We were the first Americans to enter the town ...
and the villagers wanted us to celebrate with them.
"Amazing, isn't it?" was all I could say when he had finished.
Major Ranvier did much for radio
communications in Iceland. When he didn't have the proper spare parts for repairs, he improvised, often by
redesigning the circuits to fit the available parts. He had a most practical, common-sense approach to a problem
which invariably produced results.
While in Iceland I also met Glen Davidson, W9DDU; John R. Swink, WSTEF;
Wm. Brooks, WSFKT; Walter H. Bales, W9ADH; James A. Shanks, W9JCI, and Joseph Palm, OPLO. There were others, too,
but their calls slip my memory. We fought the battle of boredom and the peculiar atmospherics that play havoc with
all radio communications in Iceland. In the postwar era, when you QSO Iceland, don't be surprised if the TF
suddenly does a fade-out in the middle of a QSO. The air goes completely dead in a matter of seconds. Sometimes it
stays dead for several hours; sometimes for only a short while. The result is unpredictable, intermittent
communication. We usually blamed the northern lights for this phenomenon. In fact, we blamed the aurora for almost
every radio trouble - including power failure!

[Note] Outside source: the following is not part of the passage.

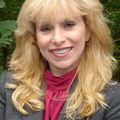 Donna Pitrelli, Real estate agent in Huntington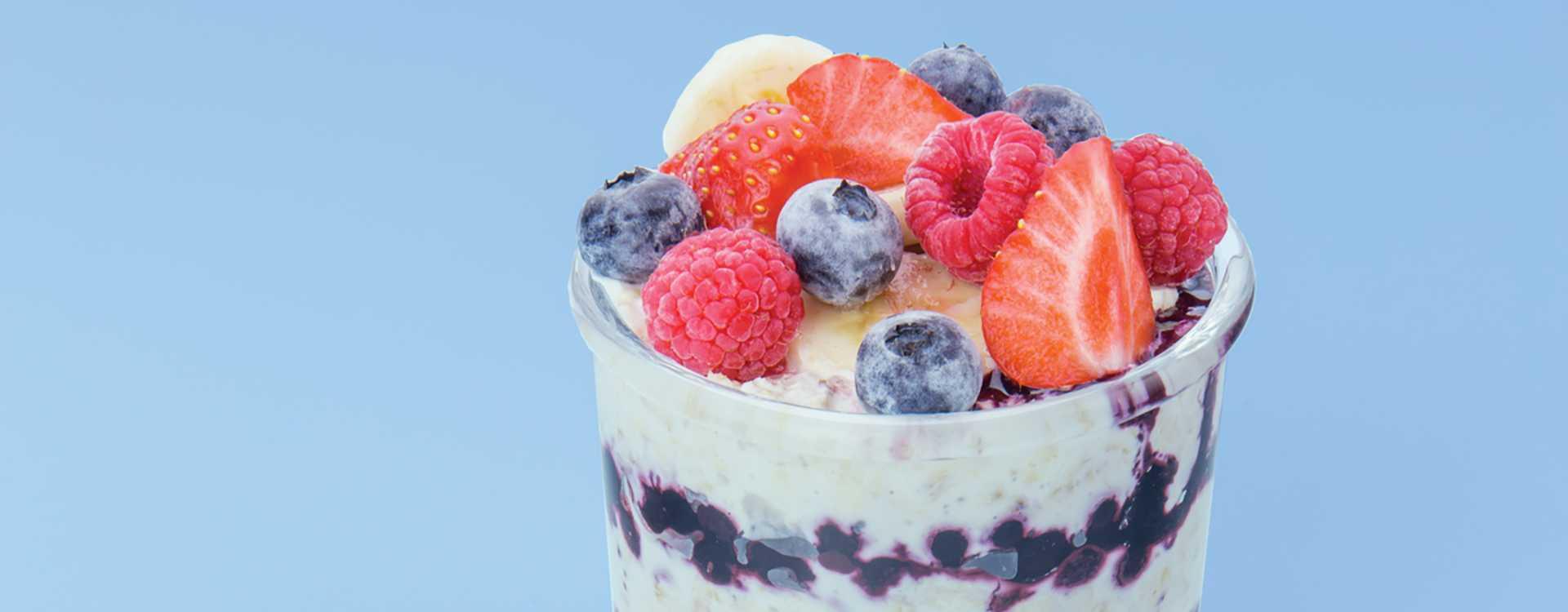 Kjøleskapsgrøt med Q Frokostyoghurt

Iceland is cold and stormy in the winter months - and so is
the North Atlantic! No one knows this better than Lt. James A. Shanks, W9JCI, who spent several hours in a small
lifeboat after his ship was torpedoed somewhere off the coast of Iceland. The torpedo hit during the early morning
hours, in pitch dark and bitter cold. The ship listed badly but Lt. Shanks and other passengers launched lifeboats
before the ship went down. They drifted in darkness through the rough seas for over four hours. Soaked to the skin
by spray, by dawn they were nearly frozen. W9JCI almost qualified for Silent Keys before their flares were sighted
by a Coast Guard cutter.
Another Signal Corpsman, Lt. William Valentine, was aboard the ship with W9JCI. When the torpedo struck he made
his way below deck to the sick bay to help get the patients into the lifeboats. Disregarding his own safety,
Valentine stayed aboard until all the launchable boats were filled. By then the ship was sinking fast. A few
seconds before it went down Valentine climbed to the bridge, cut loose a small life raft, and slid with it into
the sea. He was picked up several hours later, nearly dead from exposure and fatigue - but on the raft with him
were three other survivors he had fished from the sea. Upon reaching Iceland Lt. Valentine was awarded the
Soldiers' Medal. His citation read "for extraordinary heroism" - and justly so.
However, Iceland isn't
always a land of ice and snow. In the summer it is a beautiful place where the sun shines twenty-three hours each
day. The Icelanders are an intelligent, progressive people. Indeed, at times I felt they were a bit too
progressive. Once I paid 20 kronur for a bunch . of grapes. To satisfy my curiosity, I counted the individual
grapes and divided by the rate of exchange. They had cost me the equivalent of ten cents each! Another time I
bought a genuine hand-made Icelandic souvenir in a curio store. It seemed a steal at 150 kronur ($10.00) - until I
found, marked inconspicuously on the bottom, the label "Made in U. S. A."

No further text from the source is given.